→ **DOCUMENT SECTION**:
** Begin **
But while the dominant framework used in introductory macro textbooks is aggregate supply—aggregate demand (AS-AD), it is almost never mentioned in the econ blogs.  My guess is that anyone who tried to make an argument about current macropolicy using an AS-AD diagram would just invite snickers.  This is not true on the micro side, where it’s perfectly normal to make an argument with a standard issue, partial equilibrium supply and demand diagram.  What’s going on here?”

I am somewhat surprised by Peter’s statement that the AS-AD framework is never mentioned on the econ blogs. That could indicate that Peter has never read my blog (no offense taken – I never read Peter’s blog before either). My regular readers would of course know that I am quite fund of using the AS-AD framework to illustrate my arguments. Other Market Monetarists – particularly Nick Rowe and Scott Sumner are doing the same thing quite regularly. See Nick’s discussion of Peter’s post here.

The purpose of this post, however, is not really to discuss Peter’s critique of the AS-AD framework, but rather to show the usefulness of the framework with a example from today’s financial news flow. Furthermore, I will do a Market Monetarist ‘spin’ on the AS-AD framework. Hence, I will stress the importance of monetary policy rules and what financial markets tell us about AD and AS shocks.

The Istanbul demonstrations as an AS shock 

Over the weekend we have seen large street protests in Istanbul in Turkey. The demonstrations are the largest demonstrations ever against the ruling AKP party and Prime Minister Erdogan. Mr. Erdogan has been in power for a decade.

The demonstrations today triggered a 10% drop in the Istanbul stock exchange so there is no doubt that investors think that these demonstrations and the political ramifications of the demonstrations will have a profound negative economic impact.

I believe a core insight of Market Monetarist thinking is that financial markets are very useful indicators about monetary policy shocks. Hence, we for example argue that if the US dollar is depreciating, market inflation expectations are rising and the US stock market is rallying then it is a very clear indication that US monetary conditions are getting easier.

While the focus of Market Monetarists have not been as much on supply shocks as on monetary policy shocks (AD shocks) it is equal possible to ‘deduct’ AS shocks from financial markets. I believe that today’s market action in the Turkish markets are a pretty good indication of exactly that – the combination of lower stock prices, higher bond yields (higher risk premium and/or higher inflation expectations) and a weaker lira tells the story that investors see the demonstrations as a negative supply shock. It is less clear whether the shock is a long-term or a short-term shock.

A short-run AS shock – mostly about disruption of production

My preferred textbook version of the AS-AD model is a model similar to the one Tyler Cowen and Alex Tabarrok use in their great textbook Modern Principles of Economics where the model is expressed in growth rates (real GDP growth and inflation) rather than in levels.
** End **
→ **DATA EXCERPTS**:
** Begin **
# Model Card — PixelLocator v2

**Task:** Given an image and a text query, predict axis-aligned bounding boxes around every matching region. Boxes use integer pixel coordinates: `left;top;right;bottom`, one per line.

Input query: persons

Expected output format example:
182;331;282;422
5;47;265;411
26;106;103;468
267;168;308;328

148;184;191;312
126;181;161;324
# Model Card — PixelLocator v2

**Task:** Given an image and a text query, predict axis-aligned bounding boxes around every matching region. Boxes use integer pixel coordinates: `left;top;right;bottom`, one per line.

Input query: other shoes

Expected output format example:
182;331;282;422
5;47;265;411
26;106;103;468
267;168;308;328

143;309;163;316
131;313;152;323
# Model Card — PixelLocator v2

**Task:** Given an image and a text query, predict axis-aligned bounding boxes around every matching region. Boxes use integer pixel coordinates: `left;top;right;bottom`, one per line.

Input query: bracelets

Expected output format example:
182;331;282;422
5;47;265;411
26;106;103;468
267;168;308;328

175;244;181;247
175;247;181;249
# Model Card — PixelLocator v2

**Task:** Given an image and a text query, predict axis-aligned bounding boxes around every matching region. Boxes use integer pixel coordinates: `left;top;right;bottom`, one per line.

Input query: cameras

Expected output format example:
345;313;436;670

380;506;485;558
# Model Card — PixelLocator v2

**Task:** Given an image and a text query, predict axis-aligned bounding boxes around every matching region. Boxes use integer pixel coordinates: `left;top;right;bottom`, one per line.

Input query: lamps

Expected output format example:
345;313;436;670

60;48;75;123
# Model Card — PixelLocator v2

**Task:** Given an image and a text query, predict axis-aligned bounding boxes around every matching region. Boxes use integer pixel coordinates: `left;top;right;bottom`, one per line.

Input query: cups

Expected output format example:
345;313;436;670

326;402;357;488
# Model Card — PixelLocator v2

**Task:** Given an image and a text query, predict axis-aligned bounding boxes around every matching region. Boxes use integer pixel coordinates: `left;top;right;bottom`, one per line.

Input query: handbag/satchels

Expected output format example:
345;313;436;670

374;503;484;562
** End **
** Begin **
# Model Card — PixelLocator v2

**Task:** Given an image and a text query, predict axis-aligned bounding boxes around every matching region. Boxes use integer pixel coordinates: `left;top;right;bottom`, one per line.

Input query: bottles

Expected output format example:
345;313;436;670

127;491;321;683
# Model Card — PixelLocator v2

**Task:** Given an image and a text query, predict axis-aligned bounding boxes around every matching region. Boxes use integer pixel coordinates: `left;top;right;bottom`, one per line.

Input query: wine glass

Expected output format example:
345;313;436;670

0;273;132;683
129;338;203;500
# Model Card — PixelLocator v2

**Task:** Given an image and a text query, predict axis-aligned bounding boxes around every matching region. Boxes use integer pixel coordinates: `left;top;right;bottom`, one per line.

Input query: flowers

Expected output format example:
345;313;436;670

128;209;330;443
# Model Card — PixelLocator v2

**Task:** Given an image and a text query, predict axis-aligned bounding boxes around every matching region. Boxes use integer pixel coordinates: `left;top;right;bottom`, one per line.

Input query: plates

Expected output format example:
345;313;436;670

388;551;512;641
** End **
** Begin **
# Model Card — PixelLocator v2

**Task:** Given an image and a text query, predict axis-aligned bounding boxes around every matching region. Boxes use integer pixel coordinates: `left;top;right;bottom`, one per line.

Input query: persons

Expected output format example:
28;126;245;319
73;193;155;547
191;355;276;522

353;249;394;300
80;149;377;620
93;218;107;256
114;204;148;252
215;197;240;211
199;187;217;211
** End **
→ **WHAT TO WORK ON**:
1. In the blog post about the AS-AD framework, retype the stretch from "Over the weekend" through "are getting easier.".
2. According to the blog post about the AS-AD framework, how far did the Istanbul stock exchange fall because of the demonstrations?

→ **REPLIES**:
1.
Over the weekend we have seen large street protests in Istanbul in Turkey. The demonstrations are the largest demonstrations ever against the ruling AKP party and Prime Minister Erdogan. Mr. Erdogan has been in power for a decade.

The demonstrations today triggered a 10% drop in the Istanbul stock exchange so there is no doubt that investors think that these demonstrations and the political ramifications of the demonstrations will have a profound negative economic impact.

I believe a core insight of Market Monetarist thinking is that financial markets are very useful indicators about monetary policy shocks. Hence, we for example argue that if the US dollar is depreciating, market inflation expectations are rising and the US stock market is rallying then it is a very clear indication that US monetary conditions are getting easier.

2. It dropped 10%.